Dark hair, long, skinny feet, little hands and only 5lbs. 3oz.
She was just perfect!
I had her in our room for most of the day. Give her back? Not hold her forever? How was I supposed to do that?
The time came where I was able to let her go. She wasn't really here anymore and I knew that. She was safe, healthy and probably having a great time with our Lord.
Rog and I spent the rest of our night, crying, going over pictures and just being quiet.
Such a long day!
It went from rushing to curiosity to laughing and joking to excitement to scared to panic to sad to hopeful all in the same day.
I thank the Lord for that day! It's another story in our life. Another story that has God written all over it! Most of our stories do but sometimes they're not always that clear.
Now, we are on the next chapter of this story. I don't always want to go on but I am getting excited to do so.
I am ready to see what the puzzle looks like when all the pieces are together again.
Stay Cool This Summer In Chambray
7 years ago
4 comments:
Even though I know this whole story, I read it with held breath. It just sometimes seems like that--just a story....not real, you know?
Ugh. I wish it weren't real.
But I know God is good. He is perfect, and His plan is perfect. Even when our circumstances, quite literally, just stink.

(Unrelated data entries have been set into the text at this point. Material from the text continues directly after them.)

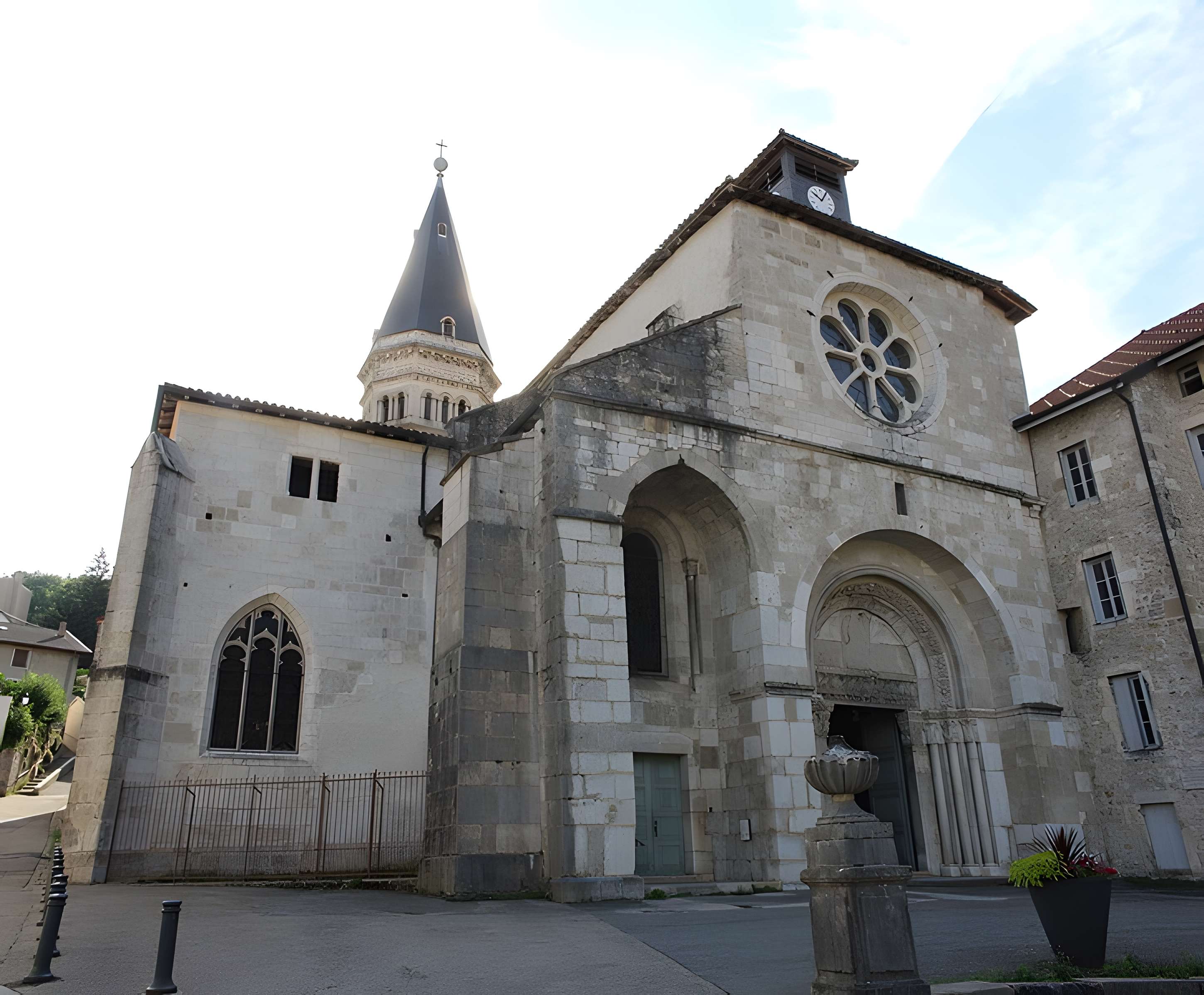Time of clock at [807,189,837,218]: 10:05
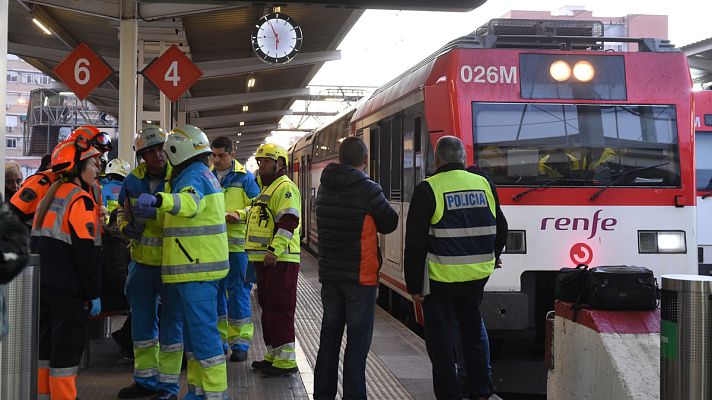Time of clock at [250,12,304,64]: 5:55
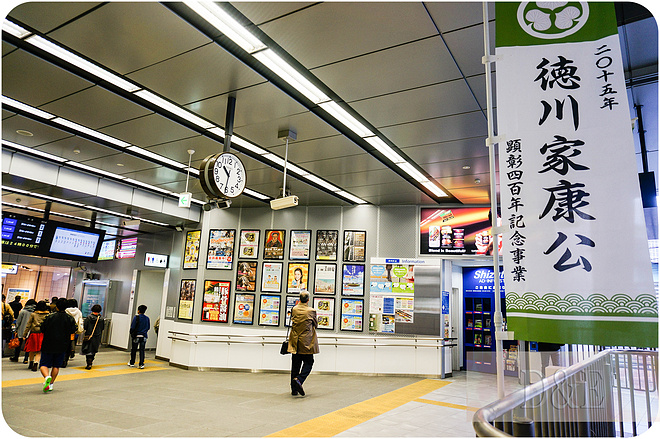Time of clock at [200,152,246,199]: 10:31
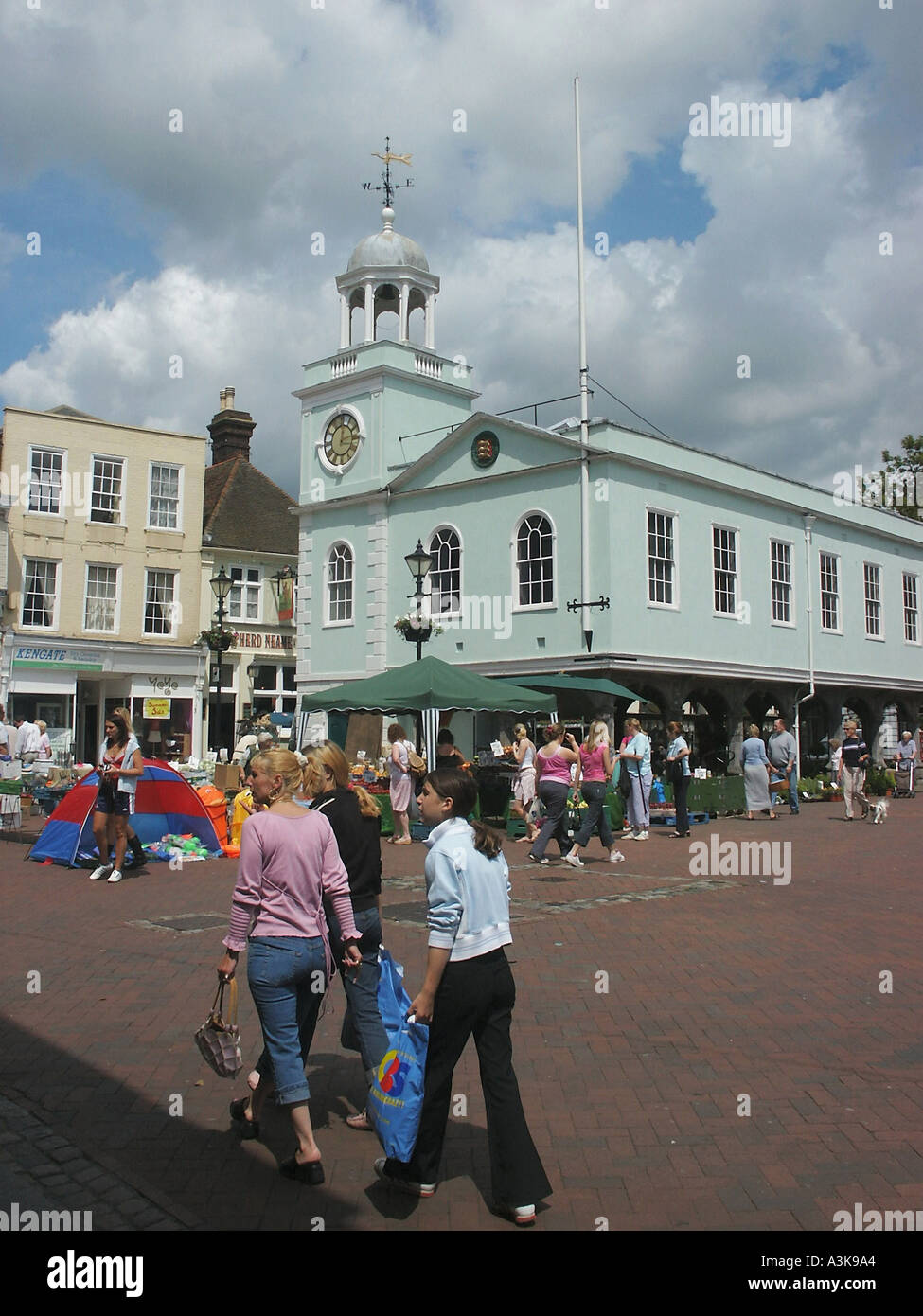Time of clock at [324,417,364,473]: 12:13
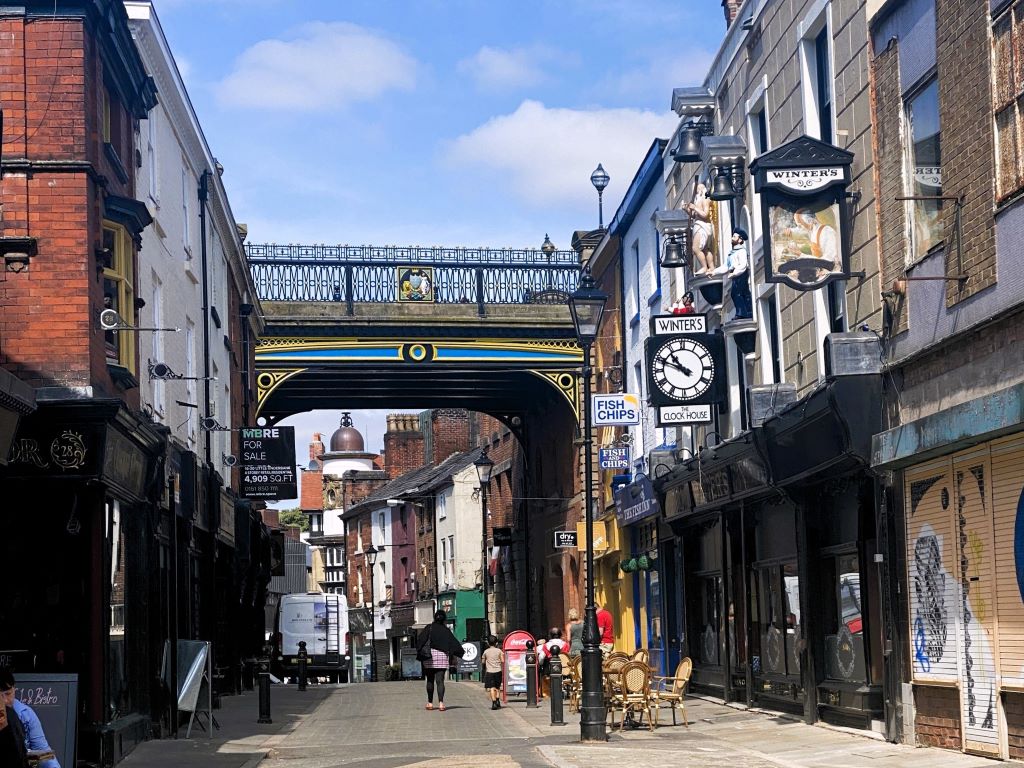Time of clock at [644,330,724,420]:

I don't know why, but I am glad you are blogging about this. For me, it really helped. It helped to get it out, it helped to get things "down on paper", and even now, sometimes I go back and read my own thoughts from then. I think about things, about how I reacted, how I could have reacted differently or whatever. It helped me in the learning and growing process; and reading what others had to say helped too.
I think I am rambling.
Anyway, even as sad as this post is, I am so encouraged. All along you have been this pillar of strength. I know you are hurting, but your trust in God and what He is doing is so evident. He will give you grace. He will be your strength. He will carry you through.
And, He will put all those puzzle pieces right back--in the order they should be.
Love you.
WOW.
Thanks so much for sharing. Such an amazing wonderful, sad, story all in the same. I got goosebumps reading it.
He will fit everything back together. He will.
Hi.....
We don't know each other...yet....but I found you through Devin's blog, which I found by accident...long story, but providential...
My name's Leanne and you and I are now sisters in the motherhood of mommies with babies in Heaven. I visited your blog today on the recommendation of Devin, and I'm so glad I did!
I read your story with such a burden in my heart for you! I've been there too, and the thing is, please believe me, you are NOT alone! I've found that there is no sisterhood like this "club" of grieving and growing mamas...
I also read your story and I realized that my stomach hurt because I was so familiar with all of those emotions that you are feeling, even 5 years later.
I could go on and on, but I won't in the interest of now writing a book on your blog!!
IF you want to you can visit me at www.mysupplications.blogspot.com. I welcome new friends, and especially friends who have so much in common with me!
Don't drown. I'd like to be there to grab your hand as you learn to swim again.
Love
Leanne
Aimee,
My heart was breaking as I read your story. I can't imagine your pain. Thank you for sharing your story and giving God the glory even in this time when it is so difficult. Your faith is inspiring. I am still praying for you and your family.